Workstation4 / Blog / data
data parsing typescript content

Importing 49,712 public trivia questions into Quizo.

Curated quiz packs are lovely, and they do run out. A streamer who runs trivia three nights a week will chew through a hand authored set in a couple of weeks. So alongside packs like the US Citizenship civics set, I wanted Quizo to pull from a large public bank and serve close to endless rounds. The catch was that the bank does not arrive as tidy JSON. It is a plain text format that I had to parse carefully before any of it could safely become a question on stream. The dataset I landed on, OpenTriviaQA, ships 49,712 questions across 22 category files, which is more than enough to keep a channel busy for a very long time.

The source format

OpenTriviaQA is a Creative Commons (CC BY-SA 4.0) dataset, and it stores questions as blocks of plain text rather than structured data. Each block opens with a #Q marker for the question line, then a ^ line that holds the text of the correct answer, then lettered options. The dataset's own README is honest about the tradeoff: the format is easy for humans to edit and reasonably easy to parse into something better later. A real block looks like this:

#Q The theory of relativity was introduced in physics by this man.
^ Albert Einstein
A Galileo Galilei
B Albert Einstein
C Archimedes
D Isaac Newton

Two things about that shape are worth noticing right away. First, the correct answer is given as text on the ^ line, not as a letter. You have to match it back against the options to learn that the answer here is B. Second, the file is human edited, which means it is exactly the kind of input that will eventually contain a block missing an option, or a stray blank line, or an answer whose text does not quite match any option because someone fixed a typo in one place and not the other. I decided to treat the whole file as untrusted from the first line.

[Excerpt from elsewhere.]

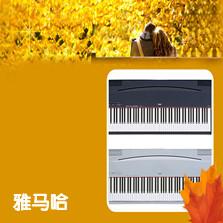 雅马哈牌电钢琴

One internal shape for everything

Before parsing, it helped to pin down the target. Every content source in Quizo, the local JSON packs and the imported bank alike, normalizes into the same Question type, so the quiz engine never has to know where a question came from.

interface Question {
  text: string;
  options: { A: string; B: string; C?: string; D?: string };
  correct: 'A' | 'B' | 'C' | 'D';
}

The optional C and D are the interesting part. The bank mixes classic four option questions with two option true/false style questions, and I wanted both to be first class rather than padding true/false out to four. Modeling C and D as optional in the type meant the rest of the app, including the overlay that renders the answer buttons, could branch on their presence honestly instead of trusting a count I made up.

Parsing defensively

The interesting work was never the happy path. It was everything the format does in unexpected ways. I decided early that one malformed block should never crash an import or, worse, surface a broken question mid round. So the parser splits on the #Q marker, walks each block line by line, and quietly drops anything that does not hold together. The validation comes down to a few rules:

  • Require A and B. A block with fewer than two options is not a question, so it is dropped.
  • Reject ragged blocks. The check is literally if (hasC !== hasD) continue;. A C with no D, or a D with no C, usually means a truncated or corrupted entry, and I would rather lose one question than show half of one.
  • Confirm the answer exists. Because ^ is text, I loop the parsed options and find the letter whose value equals the correct answer string. If nothing matches, the block is skipped. This is the rule that catches the subtle typo mismatches.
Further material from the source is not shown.